## What is expected
Quote every one of the rows below word for word, with each line unchanged.

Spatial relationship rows
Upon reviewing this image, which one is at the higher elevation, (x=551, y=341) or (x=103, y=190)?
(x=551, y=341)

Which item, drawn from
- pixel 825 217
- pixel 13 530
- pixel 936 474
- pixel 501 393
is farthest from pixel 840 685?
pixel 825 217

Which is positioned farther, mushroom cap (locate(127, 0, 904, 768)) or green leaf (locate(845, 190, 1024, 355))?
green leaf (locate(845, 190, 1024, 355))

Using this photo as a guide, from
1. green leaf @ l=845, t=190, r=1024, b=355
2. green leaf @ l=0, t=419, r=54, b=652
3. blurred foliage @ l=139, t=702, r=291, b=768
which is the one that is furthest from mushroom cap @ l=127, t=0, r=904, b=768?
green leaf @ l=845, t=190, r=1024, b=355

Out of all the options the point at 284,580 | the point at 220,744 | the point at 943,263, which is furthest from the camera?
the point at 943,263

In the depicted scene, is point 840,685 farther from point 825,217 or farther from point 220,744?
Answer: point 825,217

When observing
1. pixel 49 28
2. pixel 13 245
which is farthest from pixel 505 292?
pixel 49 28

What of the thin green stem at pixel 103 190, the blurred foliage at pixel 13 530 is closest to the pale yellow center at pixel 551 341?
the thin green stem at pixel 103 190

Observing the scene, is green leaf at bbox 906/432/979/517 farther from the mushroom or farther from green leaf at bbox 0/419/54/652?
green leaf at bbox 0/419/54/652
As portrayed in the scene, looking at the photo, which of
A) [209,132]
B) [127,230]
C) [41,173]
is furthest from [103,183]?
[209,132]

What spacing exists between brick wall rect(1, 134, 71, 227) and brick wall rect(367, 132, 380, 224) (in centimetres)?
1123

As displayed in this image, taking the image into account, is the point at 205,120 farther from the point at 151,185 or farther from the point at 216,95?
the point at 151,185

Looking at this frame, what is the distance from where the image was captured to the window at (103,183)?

## Task result
Upon reviewing this image, which one is at the higher elevation, (x=551, y=341) or (x=103, y=190)?
(x=551, y=341)

Which item, drawn from
- pixel 825 217
- pixel 13 530
- pixel 936 474
- pixel 501 393
is farthest from pixel 840 685?
pixel 825 217

Which is positioned farther, mushroom cap (locate(127, 0, 904, 768)) or green leaf (locate(845, 190, 1024, 355))?
green leaf (locate(845, 190, 1024, 355))

Using this photo as a guide, from
1. green leaf @ l=845, t=190, r=1024, b=355
2. green leaf @ l=0, t=419, r=54, b=652
3. blurred foliage @ l=139, t=702, r=291, b=768
which is the one that is furthest from mushroom cap @ l=127, t=0, r=904, b=768?
green leaf @ l=845, t=190, r=1024, b=355

Out of all the options the point at 284,580 | the point at 220,744 | the point at 943,263, which is furthest from the camera?
the point at 943,263

In the depicted scene, is point 840,685 farther from point 825,217 or farther from point 220,744?
Answer: point 825,217

When observing
1. pixel 49 28
2. pixel 13 245
which is farthest from pixel 505 292?
pixel 49 28

What of the thin green stem at pixel 103 190, the blurred foliage at pixel 13 530 is closest to the pale yellow center at pixel 551 341?
the thin green stem at pixel 103 190

Observing the scene, is green leaf at bbox 906/432/979/517 farther from the mushroom or farther from green leaf at bbox 0/419/54/652?
green leaf at bbox 0/419/54/652
As portrayed in the scene, looking at the photo, which of
A) [209,132]
B) [127,230]
C) [41,173]
is furthest from [103,183]?
[209,132]

What spacing exists between brick wall rect(1, 134, 71, 227) and brick wall rect(367, 132, 380, 224) (in centimetres)?
1123

As displayed in this image, taking the image into account, is the point at 205,120 farther from the point at 151,185 or farther from the point at 216,95?
the point at 151,185

Looking at this frame, what is the distance from where the image was captured to the window at (103,183)?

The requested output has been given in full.